To do this, use the 32-bit version of ODBC Data Source Administrator on your RapidMiner machine. On some versions of Windows, this is located in Control Panel > Administrative Tools. On some version of Windows, you need to search for ODBC in the taskbar search box. The 32-bit version of ODBC Data Source Administrator should be clearly labelled. If in doubt, in the Windows Run dialog box, type:
%windir%\syswow64\odbcad32.exe
We wanted to try RapidMiner with some Microsoft Access data, and so we created an Access ODBC driver data source that pointed to the Northwind database.
- Download the Easysoft JDBC-ODBC Bridge. (Registration required.)
- Install and license the Easysoft JDBC-ODBC Bridge on the machine where the RapidMiner is installed.
For installation instructions, see the Easysoft JDBC-ODBC Bridge documentation.
- In RapidMiner, choose Connections > Manage Database Drivers.
The Manage Database Drivers dialog box is displayed.
- Choose Add.
- Complete the dialog box fields:
Field Value Name Easysoft JDBC-ODBC Bridge URL prefix jdbc:easysoft:// Port (Leave blank) Schema separator (Leave blank) Jar file easysoft_install_dir\Jars\EJOB.jar On 64-bit Windows, the default location for <easysoft_install_dir> is <drive>:\Program Files (x86)\Easysoft Limited\Easysoft JDBC-ODBC Bridge.
On 32-bit Windows, the default location for <easysoft_install_dir> is <drive>:\Program Files\Easysoft Limited\Easysoft JDBC-ODBC Bridge.
JDBC Class easysoft.sql.jobDriver - Choose Save.
- Choose Connections > Manage Database Connections.
The Manage Database Connections dialog box is displayed.
- Choose New.
- Complete the dialog box fields:
Field Value Name JDBC-ODBC Bridge Database system Easysoft JDBC-ODBC Bridge Host localhost/ Port (Leave blank) Dabase scheme my_odbc_data_source - Choose Advanced
The Advanced Connection Properties dialog box is displayed.
- Complete the dialog box fields:
Field Value logonuser my_windows_user logonpassword my_windows_password Select Override for both these fields.
- Use the Test button to verify that you have correctly entered the connection details.
To analyse the ODBC data made accessible via the JDBC-ODBC Bridge, create a new RapidMiner process:
- Choose File > New Process.
- Choose a blank process when prompted.
- Use the Repository pane to locate the ODBC data.
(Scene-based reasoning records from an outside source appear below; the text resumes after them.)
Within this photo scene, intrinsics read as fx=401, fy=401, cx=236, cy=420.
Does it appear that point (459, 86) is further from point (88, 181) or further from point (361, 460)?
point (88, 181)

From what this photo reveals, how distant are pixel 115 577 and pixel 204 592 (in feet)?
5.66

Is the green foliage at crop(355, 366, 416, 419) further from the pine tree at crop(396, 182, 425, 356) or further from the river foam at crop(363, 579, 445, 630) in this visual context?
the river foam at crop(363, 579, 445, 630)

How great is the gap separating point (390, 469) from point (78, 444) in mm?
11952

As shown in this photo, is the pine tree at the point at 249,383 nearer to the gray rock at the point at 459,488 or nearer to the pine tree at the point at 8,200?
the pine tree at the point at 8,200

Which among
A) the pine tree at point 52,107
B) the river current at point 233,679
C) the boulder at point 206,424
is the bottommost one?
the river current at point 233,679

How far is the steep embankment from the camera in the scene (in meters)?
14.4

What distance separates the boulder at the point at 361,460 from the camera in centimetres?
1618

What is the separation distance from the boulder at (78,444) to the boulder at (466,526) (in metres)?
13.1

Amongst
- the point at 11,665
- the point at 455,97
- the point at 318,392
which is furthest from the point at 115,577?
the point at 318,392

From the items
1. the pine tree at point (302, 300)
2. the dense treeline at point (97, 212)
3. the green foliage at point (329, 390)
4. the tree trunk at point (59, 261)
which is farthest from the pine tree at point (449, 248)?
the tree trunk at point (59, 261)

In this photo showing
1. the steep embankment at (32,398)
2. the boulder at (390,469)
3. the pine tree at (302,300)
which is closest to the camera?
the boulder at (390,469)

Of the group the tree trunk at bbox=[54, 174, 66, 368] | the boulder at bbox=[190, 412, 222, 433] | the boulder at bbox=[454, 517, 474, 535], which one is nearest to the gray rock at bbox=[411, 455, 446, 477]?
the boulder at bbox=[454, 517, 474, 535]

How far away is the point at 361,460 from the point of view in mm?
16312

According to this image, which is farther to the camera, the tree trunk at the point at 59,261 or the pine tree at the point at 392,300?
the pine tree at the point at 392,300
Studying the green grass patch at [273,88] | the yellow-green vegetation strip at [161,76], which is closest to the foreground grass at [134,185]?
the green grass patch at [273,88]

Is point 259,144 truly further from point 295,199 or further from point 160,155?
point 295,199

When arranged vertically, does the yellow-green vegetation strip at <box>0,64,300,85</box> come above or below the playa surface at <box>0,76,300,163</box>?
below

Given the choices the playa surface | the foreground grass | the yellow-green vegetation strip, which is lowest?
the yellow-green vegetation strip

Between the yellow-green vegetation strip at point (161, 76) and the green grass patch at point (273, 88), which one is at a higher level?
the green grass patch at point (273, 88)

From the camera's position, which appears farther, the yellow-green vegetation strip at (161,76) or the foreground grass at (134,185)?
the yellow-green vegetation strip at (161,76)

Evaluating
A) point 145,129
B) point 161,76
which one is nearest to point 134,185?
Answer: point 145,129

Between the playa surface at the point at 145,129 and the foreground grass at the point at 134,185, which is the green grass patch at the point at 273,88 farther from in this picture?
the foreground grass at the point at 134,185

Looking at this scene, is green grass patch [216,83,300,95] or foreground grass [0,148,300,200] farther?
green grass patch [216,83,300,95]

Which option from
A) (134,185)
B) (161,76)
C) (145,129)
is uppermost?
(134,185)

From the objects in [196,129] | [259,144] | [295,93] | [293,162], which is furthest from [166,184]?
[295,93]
We used the JDBC-ODBC Bridge to expose some Access data in the Northwind database: DB > JDBC-ODBC Bridge > Example Sets > Customers.
- In Design view, drag a table from the Repository pane to the Process pane. In our case, the table was Customers.
- Drag a Blending > Values > Set Data operator from the Operators pane to the Process pane.
- Drag the output of the retrieve operator to the Set Data operator.
- Use the Set Data parameters tab to alter a column value. For example, we altered a job title in our customer data from Sales Representative to Sales Manager:
Field Value Example index 1 Attribute name CustomerID Value ALFKI Additional values Edit List (0) ... > attribute name ContactTitle Edit List (0) ... > value Sales Manager
- Drag the output of the Set Data operator to the res button and the choose Play.
The modified data is displayed in the Results view.